Building AI-Powered Applications: A Practical Framework

Integrating AI capabilities into a product is technically straightforward. Building something that works reliably, scales affordably, and handles the ways AI systems fail — that requires more careful thinking.

Start with the failure cases

Before building any AI feature, ask: what happens when the model gets it wrong? For many applications, the answer has major design implications.

If the model suggests a product recommendation and gets it wrong, the user gets an unhelpful suggestion. If the model fills in a legal document and gets it wrong, you have a real problem.

Classify your use case by failure cost:

• Low failure cost: Suggestions, recommendations, draft generation. Users verify the output before acting.
• Medium failure cost: Automated emails, summaries, classifications that inform decisions.
• High failure cost: Autonomous actions, financial calculations, medical or legal content.

For high-failure-cost applications, design human review into the system from the start.

The interface between AI and users

A common mistake is treating an LLM call as a black box that returns the right answer. Users will get wrong answers. The system needs to communicate uncertainty and enable correction.

Design choices that reduce the cost of AI errors:

• Show the source of AI-generated information (what document, what data)
• Make it easy for users to edit or reject AI suggestions
• Use confidence-based UI (show "I'm not sure" when uncertainty is high)
• Provide fallbacks when AI fails (fall back to search, or to a human queue)
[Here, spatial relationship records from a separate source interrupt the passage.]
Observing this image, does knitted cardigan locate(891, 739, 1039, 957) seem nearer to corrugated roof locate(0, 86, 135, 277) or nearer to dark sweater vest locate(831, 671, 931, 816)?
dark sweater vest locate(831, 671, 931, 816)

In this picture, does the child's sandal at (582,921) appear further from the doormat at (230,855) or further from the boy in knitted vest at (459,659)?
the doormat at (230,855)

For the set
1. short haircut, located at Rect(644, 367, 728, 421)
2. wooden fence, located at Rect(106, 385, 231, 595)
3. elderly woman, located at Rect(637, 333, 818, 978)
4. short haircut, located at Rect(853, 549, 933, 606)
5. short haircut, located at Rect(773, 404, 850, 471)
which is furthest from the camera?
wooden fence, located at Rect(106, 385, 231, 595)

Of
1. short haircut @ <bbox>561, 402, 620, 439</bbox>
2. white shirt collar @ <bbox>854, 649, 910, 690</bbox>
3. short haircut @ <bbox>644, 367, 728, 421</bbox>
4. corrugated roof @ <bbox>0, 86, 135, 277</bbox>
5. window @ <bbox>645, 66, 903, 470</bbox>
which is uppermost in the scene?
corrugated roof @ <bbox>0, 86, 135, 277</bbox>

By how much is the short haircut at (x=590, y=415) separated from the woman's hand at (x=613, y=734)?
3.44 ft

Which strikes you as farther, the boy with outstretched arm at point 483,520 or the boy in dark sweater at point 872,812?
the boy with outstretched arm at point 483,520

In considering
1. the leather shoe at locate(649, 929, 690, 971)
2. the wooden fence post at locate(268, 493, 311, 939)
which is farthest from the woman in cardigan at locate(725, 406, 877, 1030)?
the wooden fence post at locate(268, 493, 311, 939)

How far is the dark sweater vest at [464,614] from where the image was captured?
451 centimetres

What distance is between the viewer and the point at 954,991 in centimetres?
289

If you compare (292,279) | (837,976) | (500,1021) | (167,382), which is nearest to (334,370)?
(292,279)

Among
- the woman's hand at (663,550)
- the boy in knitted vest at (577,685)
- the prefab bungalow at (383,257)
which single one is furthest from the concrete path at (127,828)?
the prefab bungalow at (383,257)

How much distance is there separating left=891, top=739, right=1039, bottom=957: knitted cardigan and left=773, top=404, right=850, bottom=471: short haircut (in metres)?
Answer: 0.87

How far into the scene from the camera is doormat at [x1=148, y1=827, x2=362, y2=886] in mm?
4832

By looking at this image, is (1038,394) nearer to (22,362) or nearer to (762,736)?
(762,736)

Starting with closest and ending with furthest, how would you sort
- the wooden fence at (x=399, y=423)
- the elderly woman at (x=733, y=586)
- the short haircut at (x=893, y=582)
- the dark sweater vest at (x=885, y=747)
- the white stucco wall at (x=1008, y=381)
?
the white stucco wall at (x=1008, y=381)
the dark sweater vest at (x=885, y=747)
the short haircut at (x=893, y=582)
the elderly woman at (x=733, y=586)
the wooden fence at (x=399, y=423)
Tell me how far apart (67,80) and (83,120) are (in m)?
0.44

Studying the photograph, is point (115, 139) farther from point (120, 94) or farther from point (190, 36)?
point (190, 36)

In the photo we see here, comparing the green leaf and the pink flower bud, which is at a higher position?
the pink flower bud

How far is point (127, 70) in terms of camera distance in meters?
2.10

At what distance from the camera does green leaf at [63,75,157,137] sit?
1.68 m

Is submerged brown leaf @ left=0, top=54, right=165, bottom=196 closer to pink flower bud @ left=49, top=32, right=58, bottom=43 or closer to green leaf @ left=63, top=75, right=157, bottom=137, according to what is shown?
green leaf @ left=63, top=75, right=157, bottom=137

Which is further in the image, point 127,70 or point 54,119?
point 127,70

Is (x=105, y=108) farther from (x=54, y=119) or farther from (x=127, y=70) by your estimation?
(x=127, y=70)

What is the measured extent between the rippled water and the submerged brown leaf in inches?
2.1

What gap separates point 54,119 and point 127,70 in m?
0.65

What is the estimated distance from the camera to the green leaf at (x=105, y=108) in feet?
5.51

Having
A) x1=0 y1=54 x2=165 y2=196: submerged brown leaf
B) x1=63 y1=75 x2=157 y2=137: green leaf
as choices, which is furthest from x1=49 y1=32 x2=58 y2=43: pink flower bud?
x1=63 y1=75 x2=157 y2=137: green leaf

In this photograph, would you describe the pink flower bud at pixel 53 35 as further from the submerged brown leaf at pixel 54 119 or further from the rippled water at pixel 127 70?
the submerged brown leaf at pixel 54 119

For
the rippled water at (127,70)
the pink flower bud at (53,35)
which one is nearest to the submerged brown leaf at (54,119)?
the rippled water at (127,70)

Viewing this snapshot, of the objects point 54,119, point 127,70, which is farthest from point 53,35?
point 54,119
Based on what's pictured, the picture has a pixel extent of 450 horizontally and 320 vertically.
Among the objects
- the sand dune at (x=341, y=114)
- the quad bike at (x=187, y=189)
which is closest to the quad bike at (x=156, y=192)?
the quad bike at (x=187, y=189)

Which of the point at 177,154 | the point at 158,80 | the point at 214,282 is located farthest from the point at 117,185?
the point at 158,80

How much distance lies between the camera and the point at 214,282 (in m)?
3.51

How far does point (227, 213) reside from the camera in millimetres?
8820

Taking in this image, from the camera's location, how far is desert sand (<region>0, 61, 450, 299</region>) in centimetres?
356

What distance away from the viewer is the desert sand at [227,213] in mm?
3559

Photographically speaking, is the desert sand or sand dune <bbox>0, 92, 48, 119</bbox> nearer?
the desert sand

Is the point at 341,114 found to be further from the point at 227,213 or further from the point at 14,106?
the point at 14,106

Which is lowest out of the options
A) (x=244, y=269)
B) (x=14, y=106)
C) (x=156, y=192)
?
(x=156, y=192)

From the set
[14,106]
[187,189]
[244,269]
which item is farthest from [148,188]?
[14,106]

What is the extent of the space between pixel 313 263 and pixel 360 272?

Choosing the right AI approach

Not every problem needs a large language model. Common approaches in order of increasing complexity:

Rule-based classification: If you're classifying text into a small set of categories with clear rules, regex or simple keyword matching may be sufficient and more reliable.

Fine-tuned classifiers: Small models fine-tuned for specific classification tasks outperform large LLMs on those tasks and cost a fraction of the price.

Embedding-based search: For semantic search or recommendation, embedding models + vector search often work better and cheaper than generating answers with an LLM.

LLM with retrieval (RAG): For answering questions against a knowledge base, retrieve relevant documents and provide them as context.

LLM with tools: For tasks requiring multiple steps, calculations, or real-time data, give the model tools to call.

Fine-tuned LLM: For consistent tone, format, or domain-specific behavior that prompting cannot reliably achieve.

Start simple. Evaluate whether simpler approaches meet requirements before reaching for LLMs.

Cost and latency

LLM API calls are not free, and for high-volume applications, cost can become significant quickly.

Key levers:

• Model selection: Smaller models (GPT-4o-mini, Claude Haiku) cost 10–50x less than flagship models and are adequate for many tasks.
• Caching: Cache responses to identical or semantically similar queries.
• Prompt optimization: Shorter prompts cost less. Eliminate instructions that don't improve outputs.
• Streaming: Return tokens as they're generated rather than waiting for the full response, improving perceived latency.

Measure actual API costs in staging before going to production. Usage patterns often surprise.

Prompt management

Prompts are code — they should be versioned, tested, and reviewed like any other code. Embedding prompts directly in application code is a common early mistake.

A practical setup:

• Store prompts in a configuration file or dedicated prompt store
• Version prompts alongside model version and model configuration
• Test prompts on a representative evaluation set before deploying changes
• Log prompt/response pairs in production (with appropriate privacy controls) for debugging and evaluation

Evaluation

AI systems are harder to test than deterministic code. The output for a given input can vary, and "correctness" is often subjective. Despite this, you need evaluation to make confident changes.

Approaches:

• Golden set evaluation: Curate a set of inputs with expected outputs and run new prompts/models against them
• LLM-as-judge: Use a capable LLM to evaluate outputs against criteria
• Human evaluation: Sample production outputs and have humans rate quality
• A/B testing: Run variants in production and measure user-facing metrics

Combine these approaches. Golden sets catch regressions; human evaluation catches things the golden set doesn't cover.

Observability in production

Standard application monitoring (uptime, error rates, latency) is necessary but not sufficient. You also need:

• Input/output logging: Sample and store prompt/response pairs for debugging
• Token usage tracking: Understand cost by feature and user segment
• Latency by model and operation: Identify bottlenecks
• Error categorization: Distinguish model errors from API failures from timeout issues

Summary

Building reliable AI applications requires thinking carefully about failure cases before building, choosing the simplest approach that works, designing for human review when failure costs are high, managing prompts as versioned code, evaluating systematically, and observing what actually happens in production. The AI capability is often the easy part; the reliability engineering is where most of the work happens.